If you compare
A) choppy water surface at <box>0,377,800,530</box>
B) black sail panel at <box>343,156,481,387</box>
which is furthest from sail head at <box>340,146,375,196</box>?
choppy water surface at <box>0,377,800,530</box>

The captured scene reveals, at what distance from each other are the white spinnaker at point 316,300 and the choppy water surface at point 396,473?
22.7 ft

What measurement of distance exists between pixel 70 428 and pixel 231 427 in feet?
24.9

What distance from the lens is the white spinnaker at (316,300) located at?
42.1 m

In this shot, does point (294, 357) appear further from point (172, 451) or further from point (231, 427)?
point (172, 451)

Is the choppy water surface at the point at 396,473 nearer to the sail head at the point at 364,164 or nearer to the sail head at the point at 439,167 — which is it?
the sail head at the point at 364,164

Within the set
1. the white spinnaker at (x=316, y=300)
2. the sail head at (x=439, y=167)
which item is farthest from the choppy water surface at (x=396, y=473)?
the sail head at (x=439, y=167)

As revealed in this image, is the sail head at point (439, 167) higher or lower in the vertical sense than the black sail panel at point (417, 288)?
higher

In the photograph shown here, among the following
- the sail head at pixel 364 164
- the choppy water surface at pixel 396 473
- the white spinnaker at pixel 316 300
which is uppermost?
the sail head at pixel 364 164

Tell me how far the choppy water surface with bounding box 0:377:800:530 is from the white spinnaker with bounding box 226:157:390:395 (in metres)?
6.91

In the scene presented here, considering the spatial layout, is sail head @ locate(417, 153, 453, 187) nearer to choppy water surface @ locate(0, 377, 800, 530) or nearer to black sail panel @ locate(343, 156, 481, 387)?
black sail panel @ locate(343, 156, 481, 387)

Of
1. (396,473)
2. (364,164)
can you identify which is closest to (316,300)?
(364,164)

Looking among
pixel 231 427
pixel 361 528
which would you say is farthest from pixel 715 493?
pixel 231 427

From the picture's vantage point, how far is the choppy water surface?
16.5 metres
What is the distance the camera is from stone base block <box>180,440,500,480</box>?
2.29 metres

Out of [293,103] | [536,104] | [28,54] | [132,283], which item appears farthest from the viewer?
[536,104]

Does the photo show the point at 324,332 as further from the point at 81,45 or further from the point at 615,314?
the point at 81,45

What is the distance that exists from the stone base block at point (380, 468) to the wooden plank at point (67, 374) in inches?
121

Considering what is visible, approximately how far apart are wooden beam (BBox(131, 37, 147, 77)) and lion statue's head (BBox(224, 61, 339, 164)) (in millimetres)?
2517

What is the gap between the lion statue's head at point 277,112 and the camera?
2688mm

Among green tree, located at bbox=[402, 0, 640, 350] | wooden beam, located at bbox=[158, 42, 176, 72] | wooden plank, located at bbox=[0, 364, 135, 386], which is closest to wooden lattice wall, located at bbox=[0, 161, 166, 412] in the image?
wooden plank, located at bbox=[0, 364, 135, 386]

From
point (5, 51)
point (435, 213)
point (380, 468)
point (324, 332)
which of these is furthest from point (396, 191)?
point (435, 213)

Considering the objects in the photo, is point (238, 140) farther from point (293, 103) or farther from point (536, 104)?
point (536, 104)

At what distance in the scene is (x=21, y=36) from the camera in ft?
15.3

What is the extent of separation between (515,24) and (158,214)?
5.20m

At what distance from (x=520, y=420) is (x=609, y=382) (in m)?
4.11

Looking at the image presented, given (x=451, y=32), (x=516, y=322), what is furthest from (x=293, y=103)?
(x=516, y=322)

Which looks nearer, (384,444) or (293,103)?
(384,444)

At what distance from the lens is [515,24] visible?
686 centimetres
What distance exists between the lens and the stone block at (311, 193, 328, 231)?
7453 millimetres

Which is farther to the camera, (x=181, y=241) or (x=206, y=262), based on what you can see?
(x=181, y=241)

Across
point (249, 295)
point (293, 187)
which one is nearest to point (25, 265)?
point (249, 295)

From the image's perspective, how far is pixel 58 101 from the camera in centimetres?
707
☆ ☆ ☆ ☆ ☆
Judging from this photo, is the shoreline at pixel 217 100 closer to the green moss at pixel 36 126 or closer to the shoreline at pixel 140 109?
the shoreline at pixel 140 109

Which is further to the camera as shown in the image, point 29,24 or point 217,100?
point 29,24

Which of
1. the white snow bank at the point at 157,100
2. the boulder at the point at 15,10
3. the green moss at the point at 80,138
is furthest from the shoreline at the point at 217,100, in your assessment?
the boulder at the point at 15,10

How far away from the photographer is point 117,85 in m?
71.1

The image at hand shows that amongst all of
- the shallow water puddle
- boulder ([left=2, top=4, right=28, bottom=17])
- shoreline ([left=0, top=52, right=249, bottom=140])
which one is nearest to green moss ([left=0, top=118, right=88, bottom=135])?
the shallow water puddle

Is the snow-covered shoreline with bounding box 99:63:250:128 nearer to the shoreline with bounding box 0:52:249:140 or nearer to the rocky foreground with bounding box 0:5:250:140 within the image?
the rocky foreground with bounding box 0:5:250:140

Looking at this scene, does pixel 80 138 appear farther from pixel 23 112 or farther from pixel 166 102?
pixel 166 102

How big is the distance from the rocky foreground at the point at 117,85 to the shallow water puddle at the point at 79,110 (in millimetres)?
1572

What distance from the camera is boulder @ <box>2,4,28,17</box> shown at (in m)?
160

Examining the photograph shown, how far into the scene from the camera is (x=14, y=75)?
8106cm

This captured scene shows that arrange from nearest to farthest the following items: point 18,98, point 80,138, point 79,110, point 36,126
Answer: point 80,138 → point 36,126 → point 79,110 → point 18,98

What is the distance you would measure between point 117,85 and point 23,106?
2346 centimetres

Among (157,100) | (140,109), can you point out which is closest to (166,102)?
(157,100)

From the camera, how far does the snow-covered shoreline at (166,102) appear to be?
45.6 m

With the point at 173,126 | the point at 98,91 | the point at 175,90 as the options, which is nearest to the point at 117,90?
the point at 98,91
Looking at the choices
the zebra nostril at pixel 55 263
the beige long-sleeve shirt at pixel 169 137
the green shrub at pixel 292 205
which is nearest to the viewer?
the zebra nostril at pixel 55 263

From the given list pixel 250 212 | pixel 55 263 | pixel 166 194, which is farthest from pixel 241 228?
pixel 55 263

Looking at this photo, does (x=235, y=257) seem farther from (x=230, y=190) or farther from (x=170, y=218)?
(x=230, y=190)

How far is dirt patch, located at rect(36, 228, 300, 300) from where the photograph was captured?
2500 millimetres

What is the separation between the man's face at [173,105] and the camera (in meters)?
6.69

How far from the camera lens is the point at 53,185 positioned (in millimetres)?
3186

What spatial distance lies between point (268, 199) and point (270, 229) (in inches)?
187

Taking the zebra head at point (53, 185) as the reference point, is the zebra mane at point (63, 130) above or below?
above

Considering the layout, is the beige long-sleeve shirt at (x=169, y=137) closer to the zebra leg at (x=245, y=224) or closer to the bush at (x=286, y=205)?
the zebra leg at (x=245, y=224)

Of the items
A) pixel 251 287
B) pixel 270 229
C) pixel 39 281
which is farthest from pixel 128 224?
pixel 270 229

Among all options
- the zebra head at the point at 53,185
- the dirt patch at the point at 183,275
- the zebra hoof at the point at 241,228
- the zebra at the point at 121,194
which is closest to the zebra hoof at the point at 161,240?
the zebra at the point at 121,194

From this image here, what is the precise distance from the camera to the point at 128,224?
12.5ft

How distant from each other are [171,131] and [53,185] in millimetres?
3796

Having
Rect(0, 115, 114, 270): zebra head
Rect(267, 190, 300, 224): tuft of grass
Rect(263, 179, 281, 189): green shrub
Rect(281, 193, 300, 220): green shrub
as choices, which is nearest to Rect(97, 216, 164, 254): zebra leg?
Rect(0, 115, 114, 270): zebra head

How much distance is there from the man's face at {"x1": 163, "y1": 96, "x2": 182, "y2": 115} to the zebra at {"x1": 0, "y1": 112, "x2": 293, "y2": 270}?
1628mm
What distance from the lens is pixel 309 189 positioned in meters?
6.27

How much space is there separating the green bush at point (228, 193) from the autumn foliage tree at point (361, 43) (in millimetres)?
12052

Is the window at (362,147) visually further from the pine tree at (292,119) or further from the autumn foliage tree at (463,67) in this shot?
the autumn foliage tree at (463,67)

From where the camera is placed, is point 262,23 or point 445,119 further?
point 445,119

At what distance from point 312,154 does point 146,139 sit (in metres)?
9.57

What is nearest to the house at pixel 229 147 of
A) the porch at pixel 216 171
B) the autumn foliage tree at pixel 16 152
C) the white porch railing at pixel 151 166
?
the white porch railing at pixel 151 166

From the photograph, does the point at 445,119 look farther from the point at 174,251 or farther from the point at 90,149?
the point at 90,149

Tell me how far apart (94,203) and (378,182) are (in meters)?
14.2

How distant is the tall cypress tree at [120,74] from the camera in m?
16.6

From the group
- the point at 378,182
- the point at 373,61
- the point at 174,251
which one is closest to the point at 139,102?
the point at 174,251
☆ ☆ ☆ ☆ ☆
__Work to complete__.
Rewrite everything from the line containing "If you compare" down to the line containing "16.5 metres", swapping each occurrence of "white spinnaker" for "pale spinnaker" and leaving all else unchanged. Return only those lines.

__Answer to this task__.
If you compare
A) choppy water surface at <box>0,377,800,530</box>
B) black sail panel at <box>343,156,481,387</box>
which is furthest from sail head at <box>340,146,375,196</box>?
choppy water surface at <box>0,377,800,530</box>

The captured scene reveals, at what distance from each other are the pale spinnaker at point 316,300 and the choppy water surface at point 396,473?
22.7 ft

What measurement of distance exists between pixel 70 428 and pixel 231 427 in feet?
24.9

What distance from the lens is the pale spinnaker at (316,300) located at?
42.1 m

In this shot, does point (294, 357) appear further from point (172, 451) or further from point (231, 427)?
point (172, 451)

Is the choppy water surface at the point at 396,473 nearer to the sail head at the point at 364,164 or nearer to the sail head at the point at 439,167 — which is it?
the sail head at the point at 364,164

Within the set
1. the pale spinnaker at (x=316, y=300)
2. the sail head at (x=439, y=167)
which item is farthest from the choppy water surface at (x=396, y=473)?
the sail head at (x=439, y=167)

As revealed in this image, is the sail head at point (439, 167) higher or lower in the vertical sense than the black sail panel at point (417, 288)?
higher

In the photograph shown here, among the following
- the sail head at pixel 364 164
- the choppy water surface at pixel 396 473
- the pale spinnaker at pixel 316 300
which is uppermost?
the sail head at pixel 364 164

Tell me how far the choppy water surface with bounding box 0:377:800:530 is from the pale spinnaker with bounding box 226:157:390:395 (in metres)?
6.91

In the scene presented here, considering the spatial layout, is sail head @ locate(417, 153, 453, 187) nearer to choppy water surface @ locate(0, 377, 800, 530) or nearer to black sail panel @ locate(343, 156, 481, 387)?
black sail panel @ locate(343, 156, 481, 387)

Of
1. (396,473)
2. (364,164)
can you identify which is closest to (316,300)?
(364,164)

Looking among
pixel 231 427
pixel 361 528
which would you say is farthest from pixel 715 493?
pixel 231 427

From the picture's vantage point, how far is the choppy water surface?
16.5 metres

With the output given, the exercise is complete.